Artinian ring with zero finitistic dimension Let $R$ be a left artinian ring with identity.
Suppose $R$ contains copies of all its simple right $R$-modules.
Is it true that every left $R$-module of finite projective dimension is projective (so the big left finitistic projective dimension of $R$ is zero)?
Or is the above only true for finitely generated left $R$-modules?
I know that some version of this must be true according to the literature. This must be easy to understand but I am not seeing why it is true.

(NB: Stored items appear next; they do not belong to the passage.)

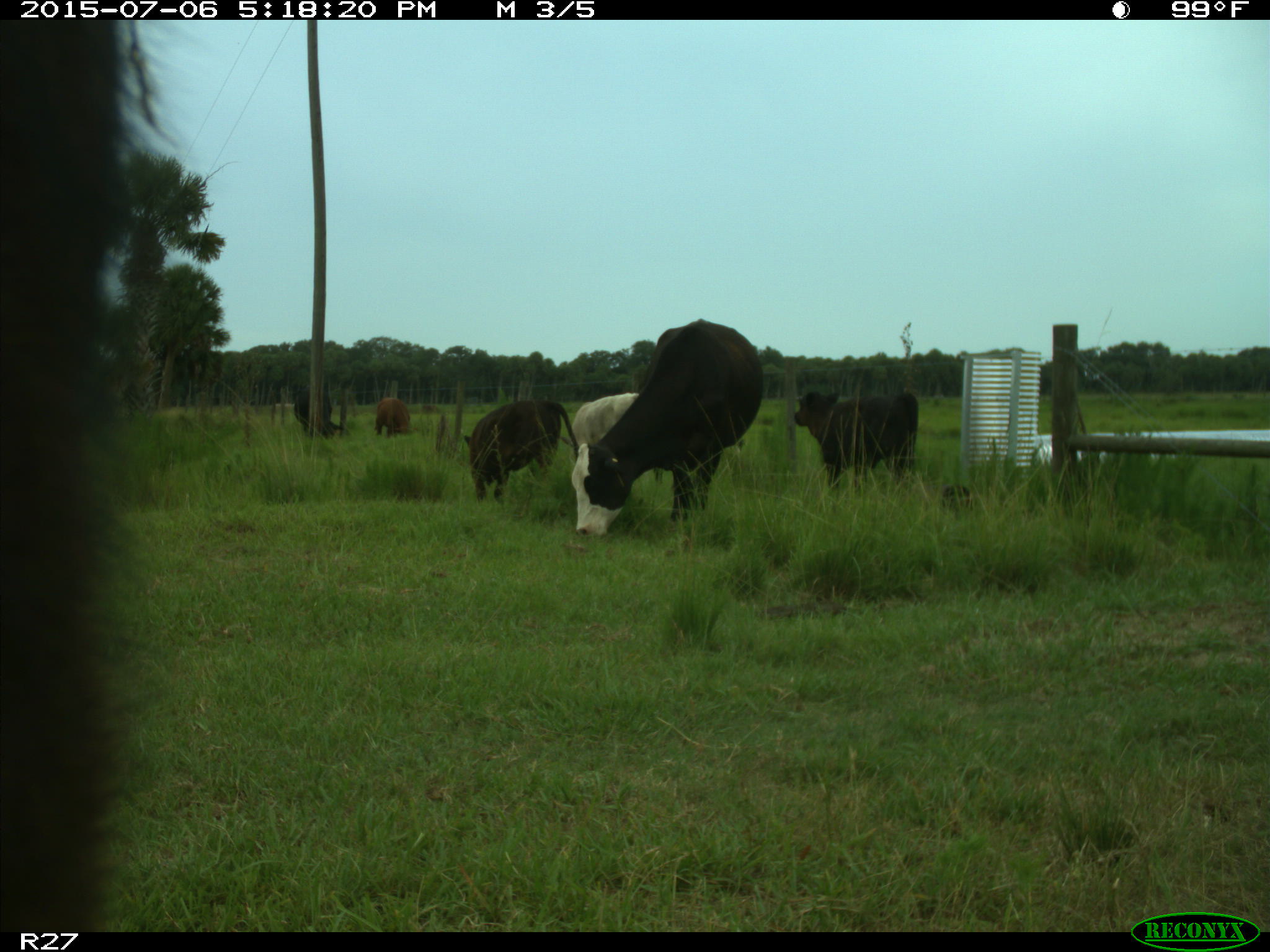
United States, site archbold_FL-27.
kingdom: Animalia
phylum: Chordata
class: Mammalia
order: Artiodactyla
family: Bovidae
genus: Bos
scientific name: Bos taurus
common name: domestic cow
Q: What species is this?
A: Bos taurus (domestic cow).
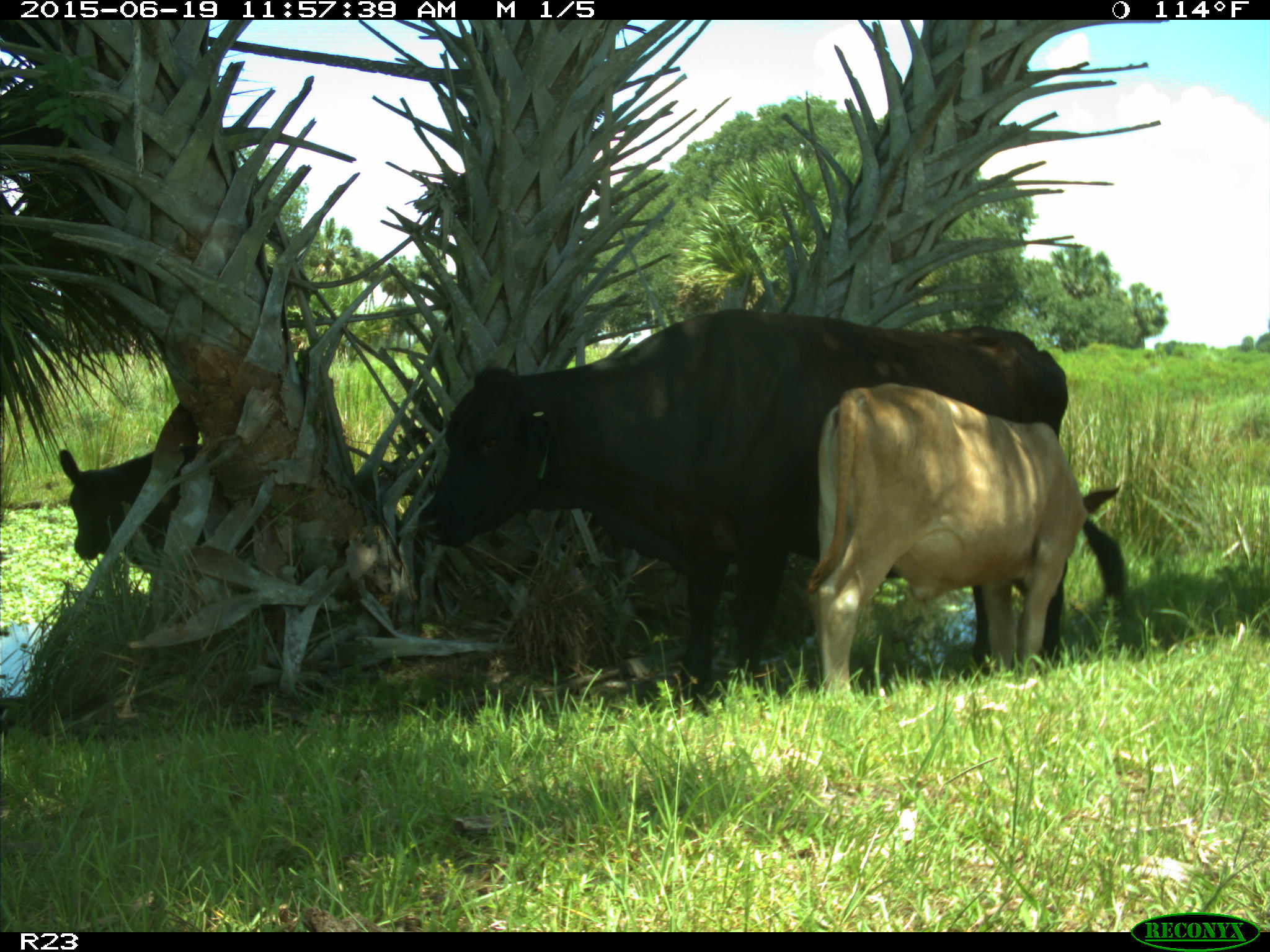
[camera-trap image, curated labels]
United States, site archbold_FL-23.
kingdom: Animalia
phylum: Chordata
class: Mammalia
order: Artiodactyla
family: Bovidae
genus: Bos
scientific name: Bos taurus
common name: domestic cow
Bos taurus (domestic cow).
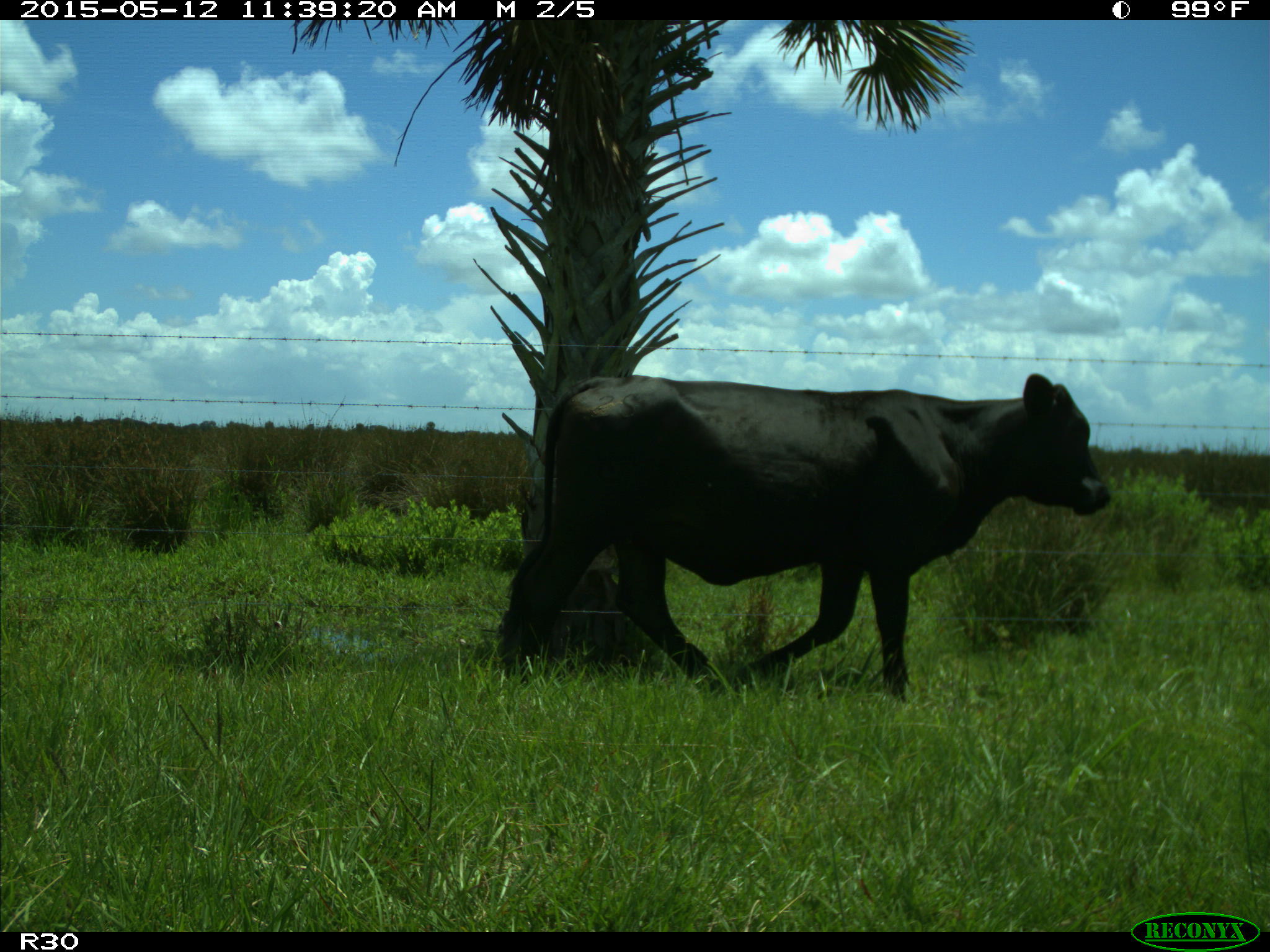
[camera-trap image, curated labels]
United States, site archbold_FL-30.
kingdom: Animalia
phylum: Chordata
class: Mammalia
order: Artiodactyla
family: Bovidae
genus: Bos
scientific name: Bos taurus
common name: domestic cow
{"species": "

Can anyone help me with this? Thanks a lot.
 A: Just a partial answer
In what follows the word "module" means, by default, "left module". This is based on what I found in "Finitistic dimension and a homological generalization of semi-primary rings", by H. Bass. According to the article, the proof given would show that an Artin algebra containing copies of all its simple right $A$-modules has big finitistic left dimension zero, but I do not understand why. I only see why this works for the small finitistic dimension.
Let $A$ be an Artin $R$-algebra, i.e., suppose $A$ is an $R$-algebra where $R$ a commutative artinian ring with identity and $A$ finitely generated as an $R$-module. 
Claim: If $A$ contains copies of all its simple right $A$-modules then $A$ has small left finitistic dimension zero (that is, all finitely generated $A$-modules of finite projective dimension are projective).
Proof:
(Step 0) In this case there is a duality between $A-mod$ and $mod-A$ that generalises the standard duality,
$$(D:A-mod \longrightarrow (mod-A)^{op}, D': (mod-A)^{op} \longrightarrow A-mod).$$
Hence, if $S$ is any simple $A$-module then $D(S)$ is a simple right $A$-module (this is a "if and only if") and, by assumption, $D(S)$ can be included in $A_A$. By the duality, we can assure that there is an epimorphism in $A-mod$
$$f: D'(A_A)\longrightarrow S,$$
and because $A$ is a projective right $A$-module, then $D'(A_A)=:I$ is an injective $A$-module.
(Step 1) Let $M$ be a left $A$-module of finite projective dimension and suppose by contradiction that $M$ is not projective. We have the short exact sequence in $A-mod$
$$
0 \longrightarrow Ker (p) \longrightarrow P \longrightarrow M \longrightarrow 0,
$$
where $p:P \longrightarrow M $ is the projective cover of $M$ - note that (left) artinian rings with identity are (left) perfect rings. We may suppose without loss of generality that $Ker(p)$ is projective. In fact, by successive application of classic inequalities relating  homological dimensions and short exact sequences, we can always find some left $A$-module of projective dimension 1.
So $Ker(p)$ is a non-zero projective module. If we suppose that $M$ is finitely generated over $A$ then its projective cover is a finitely generated module, and hence $Ker(p)$ is finitely generated. It follows that $Top(Ker(p))$ is a non-zero semisimple left $A$-module, so we can find an epimorphism in $A-mod$
$$g:Ker(p) \longrightarrow S,$$ 
where $S$ is some simple $A$-module. By step 0 and because $Ker(p)$ is projective there is $h_1:Ker(p) \longrightarrow I$ such that $f \circ h_1 =g$.
By $I$'s injectiveness there is $h_2:P \longrightarrow I$ such that $h_2 \circ ker(p)=h_1$.
It follows that $f \circ h_2 \circ \ker(p)= g$. Because $g \neq 0$ then $f \circ h_2 \neq 0$. Since $S$ is simple, then $f \circ h_2$ is epic. But then $rad(P) \subseteq Ker(f \circ h_2)$, since $P/ Rad(P)$ is the largest semisimple factor of $P$. On the other hand, $p$ is an essential epic, hence $Ker(p) \subseteq Rad(P)$. So $Ker(p) \subseteq Ker(f \circ h_2)$ and, at the same time, $f \circ h_2 \circ ker(p)= g \neq 0$, which is a contradiction.